Clasificación Clínica

  • Forma subclínica.
  • Forma pulmonar pura o diseminada
  • Tegumentaria o cutaneomucosa
  • Ganglionar o linfática
  • Visceral
  • Mixta

También puede clasificarse en

  1. Infección
  2. Enfermedad
  3. Tipo juvenil ( aguda y grave)
  • Tipo adulto ( crónica), unifocal o multifocal
  1. Latente ( “quiescente” o secuelas)

Cuadro Clínico

Entre el 51%y el 100% de los pacientes tienen manifestaciones clínicas inespecíficas de afección pulmonar; puede haber tos, expectoración y hemoptisis. Algunos autores aceptan dos formas polares con base en criterios clínicos e inmunológicos : A. Anérgica para el tipo juvenil agudo o subagudo y formas crónicas multifocales, y B. Hiperérgicas, para formas moderadas, unifocales y crónicas de tipo adulto. Hay afección de la mucosa bucofaríngea en 51 a 82%, con aumento de volumen, deformación de la región, nódulos y ulceraciones que se agrupan en placas con aspecto de tejido de granulación; estas lesiones se localizan en el velo del paladar, encias, carrillos, piso de la boca, lengua y labios, y constituyen la llamada estomatitis moriforme. Suele haber aflojamiento de dientes, y algunos se pierden; hay dolor a la masticación y deglución, lo que incapacita al enfermo para alimentarse y puede conducir a caquexia y muerte. Porel aspecto tan llamativo de las lesiones centrofaciales, este aumento de las partes blandas se denomina” boca de tapir”. Por extensión de las lesiones afecta a la faringe, laringe y tráquea; la afección anorrectal es muy rara.
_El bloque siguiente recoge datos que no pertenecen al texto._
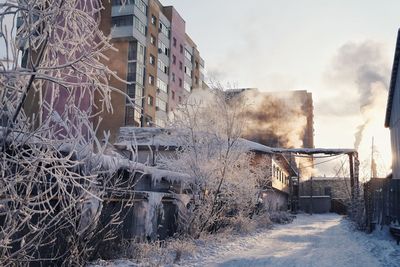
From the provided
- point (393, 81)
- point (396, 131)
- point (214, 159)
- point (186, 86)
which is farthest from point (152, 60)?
point (214, 159)

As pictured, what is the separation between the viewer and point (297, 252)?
13.4 m

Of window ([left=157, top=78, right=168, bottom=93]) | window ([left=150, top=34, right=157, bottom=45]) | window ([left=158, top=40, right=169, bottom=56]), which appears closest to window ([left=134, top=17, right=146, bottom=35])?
window ([left=150, top=34, right=157, bottom=45])

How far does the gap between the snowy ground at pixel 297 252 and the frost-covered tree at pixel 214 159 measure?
1692mm

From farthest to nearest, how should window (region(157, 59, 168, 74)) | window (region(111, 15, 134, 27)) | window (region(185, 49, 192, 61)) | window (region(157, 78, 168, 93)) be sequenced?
window (region(185, 49, 192, 61)) → window (region(157, 59, 168, 74)) → window (region(157, 78, 168, 93)) → window (region(111, 15, 134, 27))

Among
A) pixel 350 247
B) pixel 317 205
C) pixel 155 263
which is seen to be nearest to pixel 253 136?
pixel 317 205

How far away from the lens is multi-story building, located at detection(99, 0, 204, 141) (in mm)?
43281

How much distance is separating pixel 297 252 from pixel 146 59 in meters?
36.6

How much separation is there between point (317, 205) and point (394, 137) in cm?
2858

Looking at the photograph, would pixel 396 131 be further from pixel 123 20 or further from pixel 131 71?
pixel 123 20

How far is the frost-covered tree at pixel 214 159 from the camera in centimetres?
1742

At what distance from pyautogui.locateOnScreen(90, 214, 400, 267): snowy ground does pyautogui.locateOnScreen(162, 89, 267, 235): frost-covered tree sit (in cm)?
169

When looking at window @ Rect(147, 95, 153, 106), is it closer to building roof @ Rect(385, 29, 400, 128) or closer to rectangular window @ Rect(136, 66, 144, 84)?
rectangular window @ Rect(136, 66, 144, 84)

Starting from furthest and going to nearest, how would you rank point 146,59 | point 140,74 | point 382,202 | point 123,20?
point 146,59 < point 140,74 < point 123,20 < point 382,202

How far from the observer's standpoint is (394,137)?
28.6m
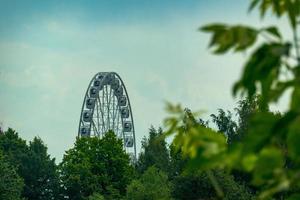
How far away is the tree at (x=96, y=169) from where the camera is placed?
237 ft

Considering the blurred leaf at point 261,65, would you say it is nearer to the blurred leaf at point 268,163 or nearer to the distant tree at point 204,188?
the blurred leaf at point 268,163

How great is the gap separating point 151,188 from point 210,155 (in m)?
58.9

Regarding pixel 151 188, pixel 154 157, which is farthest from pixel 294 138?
pixel 154 157

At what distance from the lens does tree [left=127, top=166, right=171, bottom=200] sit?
58.9 meters

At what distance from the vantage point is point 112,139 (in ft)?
250

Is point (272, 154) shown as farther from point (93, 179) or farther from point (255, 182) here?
point (93, 179)

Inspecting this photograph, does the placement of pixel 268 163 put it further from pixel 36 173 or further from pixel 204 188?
pixel 36 173

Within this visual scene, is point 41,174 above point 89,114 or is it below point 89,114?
below

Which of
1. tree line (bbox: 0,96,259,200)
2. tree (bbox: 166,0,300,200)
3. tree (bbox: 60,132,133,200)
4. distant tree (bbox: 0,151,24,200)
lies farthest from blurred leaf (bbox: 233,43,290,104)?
tree (bbox: 60,132,133,200)

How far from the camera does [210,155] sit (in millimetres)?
1846

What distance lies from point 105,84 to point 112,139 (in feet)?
70.6

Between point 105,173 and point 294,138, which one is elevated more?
point 105,173

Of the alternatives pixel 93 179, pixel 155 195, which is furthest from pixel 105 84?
pixel 155 195

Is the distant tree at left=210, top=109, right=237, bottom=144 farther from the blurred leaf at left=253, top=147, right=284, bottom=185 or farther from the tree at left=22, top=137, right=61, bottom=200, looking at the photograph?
the blurred leaf at left=253, top=147, right=284, bottom=185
Suele afectar la piel de la región peribucal y nariz; hay lesiones nodulares o ulceradas, vegetantes o verrugosas, de evolución lenta y asintomáticas. La afección ocular es menos frecuente. Puede haber afección ganglionar, principalmente de las regiones cervical, axilar, inguinal y supraclavicular, con aumento de volumen, induración y dolor, o que se observe fluctuación y fístulas. También es posible que afecte el esófago, estómago, páncreas, suprarrenales(40%) y sistema nervioso. La evolución puede ser crónica y ocasionar minusvalidez, o es aguda o subaguda con afección rápida del estado general, y muerte; esto es la regla en pacientes con SIDA

Diagnostico de laboratorio

Examen directo

El examen directo con solución de lugol revela las levaduras multigemantes, con una levadura de mayor tamaño que las otras; esta disposición se denomina en “rueda de timón” u “orejas de ratón Miguelito”; en ocasiones estas se agrupan y forman cadenas, también pueden observarse en frotis ; los especímenes se obtienen del exudado, esputo o material del avado bronquial.

Cultivo

Los cultivo se realizan a temperatura ambiente ( 25 a 28 oC) en Agar Glucosado de Sabouraud, en medio de Sabouraud más antibióticos o en Agar chocolate; Se obtiene mejores resultados si se añade extracto de levadura. El crecimiento es lento; en cuatro a ocho semanas aparecen colonias blancas y vellosas; al microscopio se observan hifas septadas, clamidosporos y auleriosporos. La incubación a 37oC en Infusión cerebro- corazón permite obtener la forma levaduriforme; las colonias son blanco –amarillentas y cerebriformes.

Diagnóstico serológico

las pruebas de inmunoprecipitación en especial la inmunodifusión es de gran ayuda diagnóstica. También se puede utilizar la fijación del complemento, inmunoelevtroforesis, contrainmunoelectroforesis, inmunofluorescencia indirecta , aglutinación de particulas Latex, y ELISA. La paracoccidioidina tiene sobre todo valor para estudios epidemiológicos.

Tratamiento

  • El Ketoconazol, 400mg/día hasta la desaparición de las lesiones; después 200 mg/ día por lo menos tres años; deben vigilarse las enzimas hepáticas y la posibilidad de ginecomastia por bloqueo de síntesis de testosterona.
  • También se obtienen buenos resultados con Itraconazol 300mg / día, seis meses a un año, y después 100mg /día durante uno o dos años más o Fluconazol 200 a 400mg/ día por seis meses; en casos graves se puede administrar por vía parenteral.
  • Sulfametoxipiridazina, 1 g/día o trimetoprim/ sulfametoxasol, 160/mg dos veces al día durante cuatro a seis meses hasta obtener remisión clínica; se recomienda administrar el 50% de la dosis durante un año más para evitar recidivas.